For such a famous building the tour was over really rather quickly, rather disappointing really, the main library room, down to a study room and some exhibits and then down again to some grim cells where in the past misbehaving students were sent to reflect and repent. They don’t use them any more because I guess they would be full to overcrowding every night.
The tour included entrance to an ornate chapel which didn’t really strike me as anything particularly special and then the old Royal Apartments which are now the main celebration and awards ceremony rooms for the University where there were some fine views from the top across the whole of the city and beyond.
After the University my ticket was good for entrance to the Science Museum just a short walk away and determined to get full value for my purchase I went there next. I am not really all that keen on science, at school in 1970 I failed every single science ‘o’ level – chemistry, physics, biology, chemistry with physics and physics with chemistry – the list was endless. The following year I had a shot at the allegedly much easier subject of General Science which it was said that a ten year old with a toy chemistry set could pass but I failed that as well.
After ‘o’ level and if you were staying on at school students were separated into sixth form Arts and sixth form Science.
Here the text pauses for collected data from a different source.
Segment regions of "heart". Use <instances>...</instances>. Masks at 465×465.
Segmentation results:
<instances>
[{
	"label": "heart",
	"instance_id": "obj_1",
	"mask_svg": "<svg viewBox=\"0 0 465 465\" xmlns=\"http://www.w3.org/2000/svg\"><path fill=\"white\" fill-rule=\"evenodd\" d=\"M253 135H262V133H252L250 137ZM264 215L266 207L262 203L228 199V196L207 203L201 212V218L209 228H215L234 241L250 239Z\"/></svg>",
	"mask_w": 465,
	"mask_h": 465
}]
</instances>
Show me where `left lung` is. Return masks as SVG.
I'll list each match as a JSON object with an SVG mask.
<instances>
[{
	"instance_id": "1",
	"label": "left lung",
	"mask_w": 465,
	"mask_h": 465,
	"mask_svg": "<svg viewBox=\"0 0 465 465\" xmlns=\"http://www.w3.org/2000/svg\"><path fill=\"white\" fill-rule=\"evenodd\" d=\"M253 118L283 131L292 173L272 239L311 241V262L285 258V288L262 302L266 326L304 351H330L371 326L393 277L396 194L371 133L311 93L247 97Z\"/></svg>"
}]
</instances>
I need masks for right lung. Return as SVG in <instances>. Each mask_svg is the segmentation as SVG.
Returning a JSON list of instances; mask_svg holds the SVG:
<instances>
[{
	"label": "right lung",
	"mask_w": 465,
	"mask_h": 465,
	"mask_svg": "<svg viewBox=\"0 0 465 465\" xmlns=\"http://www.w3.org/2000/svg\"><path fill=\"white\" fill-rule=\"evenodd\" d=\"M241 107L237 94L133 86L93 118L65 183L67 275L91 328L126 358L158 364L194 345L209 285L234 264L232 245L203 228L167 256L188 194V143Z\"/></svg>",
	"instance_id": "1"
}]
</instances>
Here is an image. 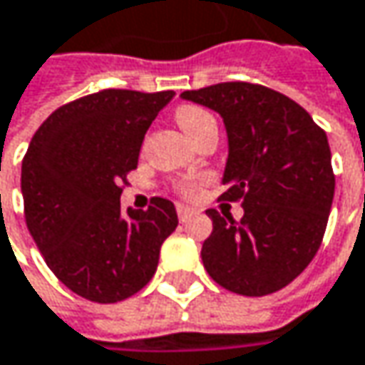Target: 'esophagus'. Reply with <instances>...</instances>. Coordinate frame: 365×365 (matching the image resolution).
Listing matches in <instances>:
<instances>
[{
	"label": "esophagus",
	"mask_w": 365,
	"mask_h": 365,
	"mask_svg": "<svg viewBox=\"0 0 365 365\" xmlns=\"http://www.w3.org/2000/svg\"><path fill=\"white\" fill-rule=\"evenodd\" d=\"M176 214H178V218L182 220V222H187L191 216H195L197 212L193 210V207H187V205H182V204H178L176 205Z\"/></svg>",
	"instance_id": "1"
}]
</instances>
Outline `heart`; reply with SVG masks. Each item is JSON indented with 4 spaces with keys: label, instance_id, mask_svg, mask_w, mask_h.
I'll return each instance as SVG.
<instances>
[{
    "label": "heart",
    "instance_id": "heart-1",
    "mask_svg": "<svg viewBox=\"0 0 365 365\" xmlns=\"http://www.w3.org/2000/svg\"><path fill=\"white\" fill-rule=\"evenodd\" d=\"M174 115H176L178 125L187 132V136L191 140H195L204 130L216 125L214 115L197 105H180V107H176ZM176 191L185 197H195L200 193V182L197 180H180V182H176Z\"/></svg>",
    "mask_w": 365,
    "mask_h": 365
}]
</instances>
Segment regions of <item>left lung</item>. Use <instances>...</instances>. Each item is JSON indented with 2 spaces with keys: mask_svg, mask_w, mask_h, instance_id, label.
Listing matches in <instances>:
<instances>
[{
  "mask_svg": "<svg viewBox=\"0 0 365 365\" xmlns=\"http://www.w3.org/2000/svg\"><path fill=\"white\" fill-rule=\"evenodd\" d=\"M220 113L229 160L220 195L242 202L244 216L212 218L202 246L210 277L242 297L286 288L317 254L334 197L332 155L326 132L298 103L271 88L227 81L182 92Z\"/></svg>",
  "mask_w": 365,
  "mask_h": 365,
  "instance_id": "8db88e82",
  "label": "left lung"
}]
</instances>
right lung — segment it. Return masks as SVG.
Here are the masks:
<instances>
[{
	"instance_id": "right-lung-1",
	"label": "right lung",
	"mask_w": 365,
	"mask_h": 365,
	"mask_svg": "<svg viewBox=\"0 0 365 365\" xmlns=\"http://www.w3.org/2000/svg\"><path fill=\"white\" fill-rule=\"evenodd\" d=\"M174 96L101 90L50 115L24 153V220L46 264L71 292L117 302L155 275L160 248L176 229L174 204L121 214V189L136 170L143 138Z\"/></svg>"
}]
</instances>
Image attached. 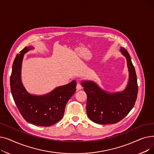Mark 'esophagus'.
<instances>
[{
	"mask_svg": "<svg viewBox=\"0 0 154 154\" xmlns=\"http://www.w3.org/2000/svg\"><path fill=\"white\" fill-rule=\"evenodd\" d=\"M82 88V85L80 84H79V83H77V86H76V88H77V90H80Z\"/></svg>",
	"mask_w": 154,
	"mask_h": 154,
	"instance_id": "34e87169",
	"label": "esophagus"
}]
</instances>
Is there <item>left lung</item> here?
<instances>
[{"instance_id": "left-lung-1", "label": "left lung", "mask_w": 154, "mask_h": 154, "mask_svg": "<svg viewBox=\"0 0 154 154\" xmlns=\"http://www.w3.org/2000/svg\"><path fill=\"white\" fill-rule=\"evenodd\" d=\"M120 52L125 57L129 79L125 89L121 92L109 93L102 90L93 81H82L87 96V114L99 124H113L122 120L134 107L138 93L137 75L131 56L124 48Z\"/></svg>"}]
</instances>
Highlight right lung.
<instances>
[{
	"label": "right lung",
	"mask_w": 154,
	"mask_h": 154,
	"mask_svg": "<svg viewBox=\"0 0 154 154\" xmlns=\"http://www.w3.org/2000/svg\"><path fill=\"white\" fill-rule=\"evenodd\" d=\"M32 48L26 47L14 59L10 79L11 93L17 109L27 122L48 127L62 118L66 103L75 92L77 84L73 80L44 95L30 94L21 81V67L23 55Z\"/></svg>",
	"instance_id": "obj_1"
}]
</instances>
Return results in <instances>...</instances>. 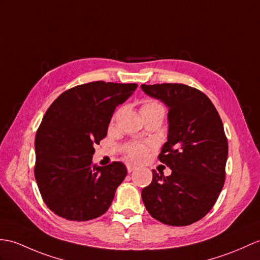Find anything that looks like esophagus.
<instances>
[{"label": "esophagus", "instance_id": "1", "mask_svg": "<svg viewBox=\"0 0 260 260\" xmlns=\"http://www.w3.org/2000/svg\"><path fill=\"white\" fill-rule=\"evenodd\" d=\"M126 168H127L128 173H132L133 171H135L137 167L135 165H133V164H126Z\"/></svg>", "mask_w": 260, "mask_h": 260}]
</instances>
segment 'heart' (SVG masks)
<instances>
[{
  "instance_id": "b5f03b06",
  "label": "heart",
  "mask_w": 260,
  "mask_h": 260,
  "mask_svg": "<svg viewBox=\"0 0 260 260\" xmlns=\"http://www.w3.org/2000/svg\"><path fill=\"white\" fill-rule=\"evenodd\" d=\"M156 108H162V106L159 104V103L152 100L144 101L142 104V112L156 110ZM126 153H127L129 158L140 161L147 157V155L149 153V147L147 145L142 144V143H133L129 145V146L126 147Z\"/></svg>"
}]
</instances>
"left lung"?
Here are the masks:
<instances>
[{"label":"left lung","instance_id":"1","mask_svg":"<svg viewBox=\"0 0 260 260\" xmlns=\"http://www.w3.org/2000/svg\"><path fill=\"white\" fill-rule=\"evenodd\" d=\"M147 95L168 107V136L158 159L170 176L153 171L142 190L153 218L170 226H187L213 208L226 176L228 143L216 107L201 90L185 84L145 85Z\"/></svg>","mask_w":260,"mask_h":260}]
</instances>
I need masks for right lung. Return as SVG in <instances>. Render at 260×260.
Wrapping results in <instances>:
<instances>
[{
    "instance_id": "right-lung-1",
    "label": "right lung",
    "mask_w": 260,
    "mask_h": 260,
    "mask_svg": "<svg viewBox=\"0 0 260 260\" xmlns=\"http://www.w3.org/2000/svg\"><path fill=\"white\" fill-rule=\"evenodd\" d=\"M136 88L137 84L90 82L65 90L48 107L35 136L34 175L54 214L86 221L107 212L127 171L120 161L94 165V145L106 136L116 106Z\"/></svg>"
}]
</instances>
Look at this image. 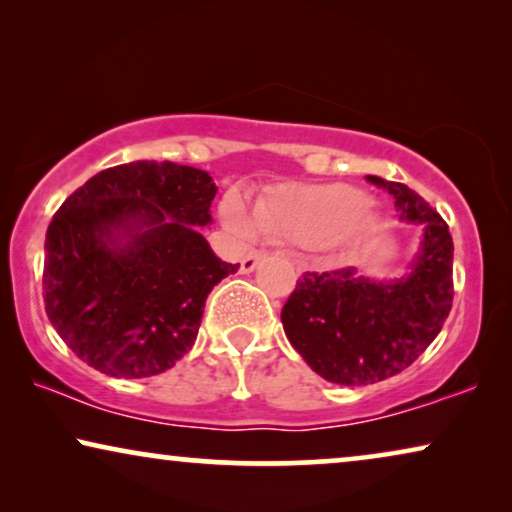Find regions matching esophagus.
I'll use <instances>...</instances> for the list:
<instances>
[{"label":"esophagus","mask_w":512,"mask_h":512,"mask_svg":"<svg viewBox=\"0 0 512 512\" xmlns=\"http://www.w3.org/2000/svg\"><path fill=\"white\" fill-rule=\"evenodd\" d=\"M265 258V251H261V249H251L247 256L242 258V263H240V272H244V275H247V272H251L256 268L258 263H261Z\"/></svg>","instance_id":"34e87169"}]
</instances>
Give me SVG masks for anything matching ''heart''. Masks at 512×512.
I'll return each instance as SVG.
<instances>
[{"instance_id":"1","label":"heart","mask_w":512,"mask_h":512,"mask_svg":"<svg viewBox=\"0 0 512 512\" xmlns=\"http://www.w3.org/2000/svg\"><path fill=\"white\" fill-rule=\"evenodd\" d=\"M223 219L235 233H247L251 221L235 198L223 205ZM375 205L347 184L279 186L254 209V223L265 237L293 244H345L377 226Z\"/></svg>"}]
</instances>
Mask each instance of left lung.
<instances>
[{
	"label": "left lung",
	"mask_w": 512,
	"mask_h": 512,
	"mask_svg": "<svg viewBox=\"0 0 512 512\" xmlns=\"http://www.w3.org/2000/svg\"><path fill=\"white\" fill-rule=\"evenodd\" d=\"M394 195L401 219L424 226L422 254L408 277L375 284L354 268L303 272L282 307L284 333L314 373L363 387L389 380L436 340L452 310L454 244L447 223L398 181L366 177Z\"/></svg>",
	"instance_id": "8db88e82"
}]
</instances>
I didn’t have to spend very much time deliberating the matter!
The only thing I ever really liked about science was the Science Museum in London and I remember going there several times as a boy, unfortunately the Science Museum in Coimbra wasn’t nearly so interesting so it didn’t detain me for long. Next to it was a Natural History museum which had an enormous collection of stuffed animals which I imagine can only be of great interest to a taxidermist so I didn’t stay there very long either.
Instead I made my way down from the top of the hill to rendezvous with Kim as arranged stopping briefly on the way down to visit the old (Romanesque) and the new (Portuguese Colonial) cathedrals, nothing special about either of them but both worth a courtesy visit.
Back at the river we met as planned and stopped for a brief lunch before taking an afternoon stroll along both sides of the river with good views of the old city of Coimbra especially from the west bank.
I was dreading the next job which was to go and buy railway tickets for the next stage of our journey to the city of Ovar just south of Porto. I thought that it was quite likely that I would explode with impatient rage if I had to queue at one of those awful ticket machines but it was a lot more civilized in Coimbra and there was a proper ticket office and no great line of people. I bought the tickets and went for a beer in the sunshine to celebrate.
Later we went back to the same restaurant and over a second excellent meal we declared the whole visit to Coimbra to be a complete success and we looked forward to the next day and three days and nights at the Atlantic Coast and the seaside down of Furadouro.